■ Énoncé
Dans la page, recopiez le passage qui commence par les mots "AGNÈS – 2ÈME" et finit par "de se rejoindre.", en remplaçant "des semaines" par "des mois".

■ Page
──────
AGNÈS – PARENTS – MA MÈRE – 1ÈRE DES 4 FEMMES DE MA VIE : JOCELYNE

Ma mère crie quand je ramène Agnès du parc, ayant joint Jocelyne au téléphone pour l’heure du retour. Elle dit qu’elle ne laisse pas la petite jouer au parc toute seule, quand je ne suis pas là. Agnès pleure. Je m’énerve, disant que c’est moi qui ai donné l’autorisation qu’elle reste jouer seule. En partant, seuls tous les deux, je demande à Agnès pourquoi elle a pleuré, elle me dit que « Mémé, elle en a après Maman, qu’elle dit que ça me retombe toujours dessus… (à moi
Je m’aperçois là qu’Agnès a compris la haine de ma mère envers Jocelyne…
Dans le métro, Agnès chante des chansons « qu’elle a inventées ». Je note celle (à partir robe de mariée vue dans une voiture, sur le quai) de la femme qui s’est mariée 10 fois avec le même homme qui se « déguisait ».
(Noté aussi, chez ma mère : « Je suis à toi. À Maman et à toi… » que je reprends en corrigeant « Tu es de moi et de Maman… »)
Au métro Saint Denis, elle est contente de voir Marc avec un nouveau blouson « Grâce à Maman, sûrement… »

– Note écrite à 34 ans

AGNÈS – 2ÈME DES 4 FEMMES DE MA VIE : COLETTE – KRYSTELLE

Aujourd’hui je me réveille mal. J’agresse Colette sur son attitude vis-à-vis d’Agnès. Elle m’affirme qu’elle a compris des choses et qu’elle « prendra sur elle » s’il y a des problèmes… Je lui dis que je ne la crois pas, que je n’ai pas confiance en elle. La discussion prolonge sur :
Moi « dangereux ». Krystelle pas revenue ici depuis des semaines. Moi à elle : « Pourquoi ? ».
Elle : « Je ne sais pas » et, plus tard : « Il y a des problèmes. Ça ne se règle pas comme ça et tu n’es pas tout seul, il n’y a pas que Roberto Cappadoro… »
Un enfant d’elle et moi. Elle : « Tu as une grosse culpabilité vis-à-vis d’Agnès et tu veux un autre enfant ? Je me demande si tu es prêt ? ».
Malaise. Impossibilité de se rejoindre.
Elle : « Tu as peur de toi… ».
Moi : « Je suis malheureux… ».
Elle : « Moi aussi… ».
Moi : « Qu’est ce que je peux faire pour t’aider ? ».
Elle : « Devenir serein… ».
──────
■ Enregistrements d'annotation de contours
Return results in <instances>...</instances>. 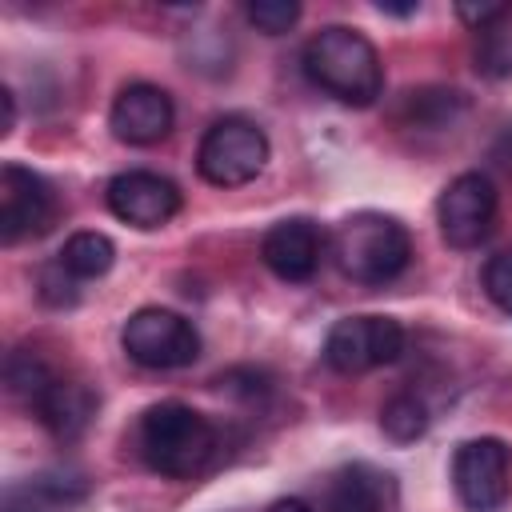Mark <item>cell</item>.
I'll use <instances>...</instances> for the list:
<instances>
[{
    "instance_id": "obj_26",
    "label": "cell",
    "mask_w": 512,
    "mask_h": 512,
    "mask_svg": "<svg viewBox=\"0 0 512 512\" xmlns=\"http://www.w3.org/2000/svg\"><path fill=\"white\" fill-rule=\"evenodd\" d=\"M376 8L380 12H392V16H412L420 4H388V0H376Z\"/></svg>"
},
{
    "instance_id": "obj_22",
    "label": "cell",
    "mask_w": 512,
    "mask_h": 512,
    "mask_svg": "<svg viewBox=\"0 0 512 512\" xmlns=\"http://www.w3.org/2000/svg\"><path fill=\"white\" fill-rule=\"evenodd\" d=\"M456 16L476 32H492L504 16H512V4H456Z\"/></svg>"
},
{
    "instance_id": "obj_13",
    "label": "cell",
    "mask_w": 512,
    "mask_h": 512,
    "mask_svg": "<svg viewBox=\"0 0 512 512\" xmlns=\"http://www.w3.org/2000/svg\"><path fill=\"white\" fill-rule=\"evenodd\" d=\"M36 420L56 436V440H76L84 436V428L92 424L96 416V392L84 384V380H72V376H56L44 396L32 404Z\"/></svg>"
},
{
    "instance_id": "obj_19",
    "label": "cell",
    "mask_w": 512,
    "mask_h": 512,
    "mask_svg": "<svg viewBox=\"0 0 512 512\" xmlns=\"http://www.w3.org/2000/svg\"><path fill=\"white\" fill-rule=\"evenodd\" d=\"M248 20L264 32V36H280L300 20V4L296 0H252L248 4Z\"/></svg>"
},
{
    "instance_id": "obj_24",
    "label": "cell",
    "mask_w": 512,
    "mask_h": 512,
    "mask_svg": "<svg viewBox=\"0 0 512 512\" xmlns=\"http://www.w3.org/2000/svg\"><path fill=\"white\" fill-rule=\"evenodd\" d=\"M0 104H4V136H8L12 124H16V104H12V92H8V88L0 92Z\"/></svg>"
},
{
    "instance_id": "obj_8",
    "label": "cell",
    "mask_w": 512,
    "mask_h": 512,
    "mask_svg": "<svg viewBox=\"0 0 512 512\" xmlns=\"http://www.w3.org/2000/svg\"><path fill=\"white\" fill-rule=\"evenodd\" d=\"M440 236L452 248H476L496 220V184L484 172H460L436 200Z\"/></svg>"
},
{
    "instance_id": "obj_23",
    "label": "cell",
    "mask_w": 512,
    "mask_h": 512,
    "mask_svg": "<svg viewBox=\"0 0 512 512\" xmlns=\"http://www.w3.org/2000/svg\"><path fill=\"white\" fill-rule=\"evenodd\" d=\"M220 388H228V392H240V396H264L268 388H272V380H268V372H260V368H232V372H224L220 376Z\"/></svg>"
},
{
    "instance_id": "obj_17",
    "label": "cell",
    "mask_w": 512,
    "mask_h": 512,
    "mask_svg": "<svg viewBox=\"0 0 512 512\" xmlns=\"http://www.w3.org/2000/svg\"><path fill=\"white\" fill-rule=\"evenodd\" d=\"M380 428H384L388 440L412 444V440H420L428 432V404L416 392H396L380 408Z\"/></svg>"
},
{
    "instance_id": "obj_25",
    "label": "cell",
    "mask_w": 512,
    "mask_h": 512,
    "mask_svg": "<svg viewBox=\"0 0 512 512\" xmlns=\"http://www.w3.org/2000/svg\"><path fill=\"white\" fill-rule=\"evenodd\" d=\"M268 512H312L304 500H296V496H288V500H276V504H268Z\"/></svg>"
},
{
    "instance_id": "obj_11",
    "label": "cell",
    "mask_w": 512,
    "mask_h": 512,
    "mask_svg": "<svg viewBox=\"0 0 512 512\" xmlns=\"http://www.w3.org/2000/svg\"><path fill=\"white\" fill-rule=\"evenodd\" d=\"M172 120H176L172 96L164 88H156V84H128V88H120V96L112 100V112H108L112 136L132 144V148L160 144L172 132Z\"/></svg>"
},
{
    "instance_id": "obj_5",
    "label": "cell",
    "mask_w": 512,
    "mask_h": 512,
    "mask_svg": "<svg viewBox=\"0 0 512 512\" xmlns=\"http://www.w3.org/2000/svg\"><path fill=\"white\" fill-rule=\"evenodd\" d=\"M120 344L128 352V360H136L140 368H184L200 356V332L192 320H184L180 312L168 308H140L124 320L120 328Z\"/></svg>"
},
{
    "instance_id": "obj_6",
    "label": "cell",
    "mask_w": 512,
    "mask_h": 512,
    "mask_svg": "<svg viewBox=\"0 0 512 512\" xmlns=\"http://www.w3.org/2000/svg\"><path fill=\"white\" fill-rule=\"evenodd\" d=\"M452 488L468 512H496L512 492V452L496 436L464 440L452 456Z\"/></svg>"
},
{
    "instance_id": "obj_15",
    "label": "cell",
    "mask_w": 512,
    "mask_h": 512,
    "mask_svg": "<svg viewBox=\"0 0 512 512\" xmlns=\"http://www.w3.org/2000/svg\"><path fill=\"white\" fill-rule=\"evenodd\" d=\"M116 260V244L104 232H72L60 248V264L76 276V280H96L112 268Z\"/></svg>"
},
{
    "instance_id": "obj_14",
    "label": "cell",
    "mask_w": 512,
    "mask_h": 512,
    "mask_svg": "<svg viewBox=\"0 0 512 512\" xmlns=\"http://www.w3.org/2000/svg\"><path fill=\"white\" fill-rule=\"evenodd\" d=\"M388 476L368 464H344L324 488V512H384Z\"/></svg>"
},
{
    "instance_id": "obj_20",
    "label": "cell",
    "mask_w": 512,
    "mask_h": 512,
    "mask_svg": "<svg viewBox=\"0 0 512 512\" xmlns=\"http://www.w3.org/2000/svg\"><path fill=\"white\" fill-rule=\"evenodd\" d=\"M484 292L488 300L512 316V248L496 252L488 264H484Z\"/></svg>"
},
{
    "instance_id": "obj_21",
    "label": "cell",
    "mask_w": 512,
    "mask_h": 512,
    "mask_svg": "<svg viewBox=\"0 0 512 512\" xmlns=\"http://www.w3.org/2000/svg\"><path fill=\"white\" fill-rule=\"evenodd\" d=\"M40 300L52 304V308H64V304H76V276L56 260L48 268H40Z\"/></svg>"
},
{
    "instance_id": "obj_2",
    "label": "cell",
    "mask_w": 512,
    "mask_h": 512,
    "mask_svg": "<svg viewBox=\"0 0 512 512\" xmlns=\"http://www.w3.org/2000/svg\"><path fill=\"white\" fill-rule=\"evenodd\" d=\"M300 60H304V76L320 92L336 96L340 104L368 108V104H376V96L384 88V64H380L376 44L348 24L320 28L304 44Z\"/></svg>"
},
{
    "instance_id": "obj_12",
    "label": "cell",
    "mask_w": 512,
    "mask_h": 512,
    "mask_svg": "<svg viewBox=\"0 0 512 512\" xmlns=\"http://www.w3.org/2000/svg\"><path fill=\"white\" fill-rule=\"evenodd\" d=\"M320 256H324V236L308 216L276 220L260 240V260L268 264L272 276H280L288 284L312 280L320 268Z\"/></svg>"
},
{
    "instance_id": "obj_10",
    "label": "cell",
    "mask_w": 512,
    "mask_h": 512,
    "mask_svg": "<svg viewBox=\"0 0 512 512\" xmlns=\"http://www.w3.org/2000/svg\"><path fill=\"white\" fill-rule=\"evenodd\" d=\"M108 212L132 228H160L180 212V188L148 168H128L108 180Z\"/></svg>"
},
{
    "instance_id": "obj_18",
    "label": "cell",
    "mask_w": 512,
    "mask_h": 512,
    "mask_svg": "<svg viewBox=\"0 0 512 512\" xmlns=\"http://www.w3.org/2000/svg\"><path fill=\"white\" fill-rule=\"evenodd\" d=\"M408 108H412V124H444L452 120V108H464V96L460 92H444V88H428V92H412L408 96Z\"/></svg>"
},
{
    "instance_id": "obj_16",
    "label": "cell",
    "mask_w": 512,
    "mask_h": 512,
    "mask_svg": "<svg viewBox=\"0 0 512 512\" xmlns=\"http://www.w3.org/2000/svg\"><path fill=\"white\" fill-rule=\"evenodd\" d=\"M4 380H8V392L32 408V404L44 396V388L56 380V372L48 368V360H44L40 352L16 348V352L8 356V364H4Z\"/></svg>"
},
{
    "instance_id": "obj_1",
    "label": "cell",
    "mask_w": 512,
    "mask_h": 512,
    "mask_svg": "<svg viewBox=\"0 0 512 512\" xmlns=\"http://www.w3.org/2000/svg\"><path fill=\"white\" fill-rule=\"evenodd\" d=\"M216 448H220L216 424L180 400L152 404L136 424V452L152 472L172 480L200 476L216 460Z\"/></svg>"
},
{
    "instance_id": "obj_9",
    "label": "cell",
    "mask_w": 512,
    "mask_h": 512,
    "mask_svg": "<svg viewBox=\"0 0 512 512\" xmlns=\"http://www.w3.org/2000/svg\"><path fill=\"white\" fill-rule=\"evenodd\" d=\"M56 220V196L48 180L24 164H4L0 168V240L20 244L28 236L48 232Z\"/></svg>"
},
{
    "instance_id": "obj_7",
    "label": "cell",
    "mask_w": 512,
    "mask_h": 512,
    "mask_svg": "<svg viewBox=\"0 0 512 512\" xmlns=\"http://www.w3.org/2000/svg\"><path fill=\"white\" fill-rule=\"evenodd\" d=\"M400 352H404V328L392 316H344L328 328V340H324L328 368L344 376L392 364Z\"/></svg>"
},
{
    "instance_id": "obj_3",
    "label": "cell",
    "mask_w": 512,
    "mask_h": 512,
    "mask_svg": "<svg viewBox=\"0 0 512 512\" xmlns=\"http://www.w3.org/2000/svg\"><path fill=\"white\" fill-rule=\"evenodd\" d=\"M332 260L356 284H388L412 260V236L396 216L352 212L332 232Z\"/></svg>"
},
{
    "instance_id": "obj_4",
    "label": "cell",
    "mask_w": 512,
    "mask_h": 512,
    "mask_svg": "<svg viewBox=\"0 0 512 512\" xmlns=\"http://www.w3.org/2000/svg\"><path fill=\"white\" fill-rule=\"evenodd\" d=\"M268 164V136L244 116L216 120L196 148V172L216 188H240L256 180Z\"/></svg>"
}]
</instances>
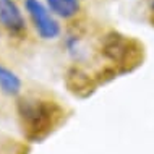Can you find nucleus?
<instances>
[{
	"label": "nucleus",
	"instance_id": "nucleus-1",
	"mask_svg": "<svg viewBox=\"0 0 154 154\" xmlns=\"http://www.w3.org/2000/svg\"><path fill=\"white\" fill-rule=\"evenodd\" d=\"M21 130L29 141H41L55 130L65 112L57 101L42 96L21 97L16 104Z\"/></svg>",
	"mask_w": 154,
	"mask_h": 154
},
{
	"label": "nucleus",
	"instance_id": "nucleus-2",
	"mask_svg": "<svg viewBox=\"0 0 154 154\" xmlns=\"http://www.w3.org/2000/svg\"><path fill=\"white\" fill-rule=\"evenodd\" d=\"M101 49L104 57L119 65L133 63L143 54V47L135 39L119 34V32H109L107 36H104Z\"/></svg>",
	"mask_w": 154,
	"mask_h": 154
},
{
	"label": "nucleus",
	"instance_id": "nucleus-3",
	"mask_svg": "<svg viewBox=\"0 0 154 154\" xmlns=\"http://www.w3.org/2000/svg\"><path fill=\"white\" fill-rule=\"evenodd\" d=\"M24 8H26L32 24H34L37 34L42 39L51 41L60 36V23L55 20V16L47 8V5H44L41 0H24Z\"/></svg>",
	"mask_w": 154,
	"mask_h": 154
},
{
	"label": "nucleus",
	"instance_id": "nucleus-4",
	"mask_svg": "<svg viewBox=\"0 0 154 154\" xmlns=\"http://www.w3.org/2000/svg\"><path fill=\"white\" fill-rule=\"evenodd\" d=\"M0 26L15 36L26 31V20L15 0H0Z\"/></svg>",
	"mask_w": 154,
	"mask_h": 154
},
{
	"label": "nucleus",
	"instance_id": "nucleus-5",
	"mask_svg": "<svg viewBox=\"0 0 154 154\" xmlns=\"http://www.w3.org/2000/svg\"><path fill=\"white\" fill-rule=\"evenodd\" d=\"M47 8L55 16L72 20L81 11V0H45Z\"/></svg>",
	"mask_w": 154,
	"mask_h": 154
},
{
	"label": "nucleus",
	"instance_id": "nucleus-6",
	"mask_svg": "<svg viewBox=\"0 0 154 154\" xmlns=\"http://www.w3.org/2000/svg\"><path fill=\"white\" fill-rule=\"evenodd\" d=\"M21 88L23 83L18 75L7 66L0 65V91L8 96H18L21 93Z\"/></svg>",
	"mask_w": 154,
	"mask_h": 154
},
{
	"label": "nucleus",
	"instance_id": "nucleus-7",
	"mask_svg": "<svg viewBox=\"0 0 154 154\" xmlns=\"http://www.w3.org/2000/svg\"><path fill=\"white\" fill-rule=\"evenodd\" d=\"M148 13H149V21L154 26V0H148Z\"/></svg>",
	"mask_w": 154,
	"mask_h": 154
}]
</instances>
──────
■ Réponse finale
AGNÈS – 2ÈME DES 4 FEMMES DE MA VIE : COLETTE – KRYSTELLE

Aujourd’hui je me réveille mal. J’agresse Colette sur son attitude vis-à-vis d’Agnès. Elle m’affirme qu’elle a compris des choses et qu’elle « prendra sur elle » s’il y a des problèmes… Je lui dis que je ne la crois pas, que je n’ai pas confiance en elle. La discussion prolonge sur :
Moi « dangereux ». Krystelle pas revenue ici depuis des mois. Moi à elle : « Pourquoi ? ».
Elle : « Je ne sais pas » et, plus tard : « Il y a des problèmes. Ça ne se règle pas comme ça et tu n’es pas tout seul, il n’y a pas que Roberto Cappadoro… »
Un enfant d’elle et moi. Elle : « Tu as une grosse culpabilité vis-à-vis d’Agnès et tu veux un autre enfant ? Je me demande si tu es prêt ? ».
Malaise. Impossibilité de se rejoindre.